Many genes are similar between the human genome and those of less complex animals. As a vertebrate, the zebrafish (Danio rerio) has the same major organs and tissues as humans. For example, their muscle, blood, kidney and optical structures share many features with the human systems. Zebrafish embryos are transparent, so researchers can easily study their development. Zebrafish share 70 per cent of genes with humans and 84 per cent of genes known to be associated with human disease have a zebrafish counterpart.
“There are several advantages of the zebrafish model. We can readily create variations in their genome that are relevant to human health and disease. This has allowed a greater understanding of gene function and the finding of new targets for drug treatments.”
“Several small molecules discovered using the zebrafish system have recently entered into clinical trials. The availability of the genome sequence, coupled with the rapid expansion of disease models and chemical screening ability, ensures that the zebrafish system has a major place in biomedicine.”
Dr Leonard Zon MD, Children’s Hospital of Boston MA
The high-quality zebrafish reference genome sequence reported today in Nature, has allowed the team to create different mutations in more than 10,000 genes. There are 5,494 genes known to be involved in human disease. So far, the team have identified mutations in 3,188 zebrafish gene counterparts of the 5,494 genes associated with human disease.
Based on traditional methods used to study zebrafish, the team developed a new approach to more efficiently find the consequences of genetic variation in the zebrafish. They create random mutations throughout the genome of the zebrafish and link the mutations to physical or biochemical changes.
“Our aim is to reveal the function of each gene in the zebrafish to shed light on the role of their human counterpart. We make these zebrafish models freely available to the wider scientific and medical communities to support their effort to understand human disease and increase the pace at which medical advancements can be made.”
Dr Elisabeth Busch-Nentwich First author from the Wellcome Trust Sanger Institute
A previous study at the Institute found specific mutations in the gene Titin are potential drivers for the growth of some forms of cancer. The team found that the main function of this gene in zebrafish may be associated with the division of cells in the body. This would explain why changes to this gene can affect the way cells divide and can be a driving force in the growth of cancer.

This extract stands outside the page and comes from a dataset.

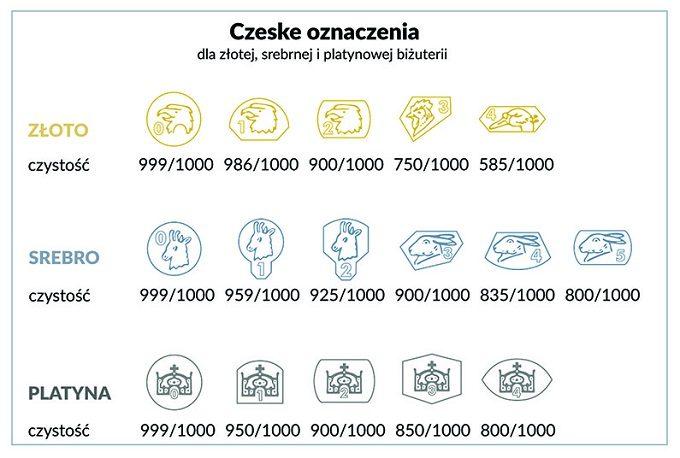 Czeskie cechy probiercze - KLENOTA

“Our zebrafish models have already been used to confirm the identity of a gene responsible for a rare disease affecting the development of bones. This is just one of many examples where this project has and will advance our understanding of human disease.”
Dr Ross Kettleborough First author from the Wellcome Trust Sanger Institute
Zebrafish have already played a central role in helping to unravel the biological processes behind muscular dystrophies and are an important model for unlocking the mechanisms of cancer and other diseases. This project will help to uncover the biological processes that underlie both common and rare diseases, point to the causal genes and may lead to new treatments.
“Our challenge is to develop a comprehensive, functional understanding of all human genes as quickly as possible. Our systematic analysis of zebrafish gene function will advance understanding of human disease.”
“This is a resource that will help researchers and clinicians find the gene variations responsible for our inheritance of, and susceptibility to, diseases.”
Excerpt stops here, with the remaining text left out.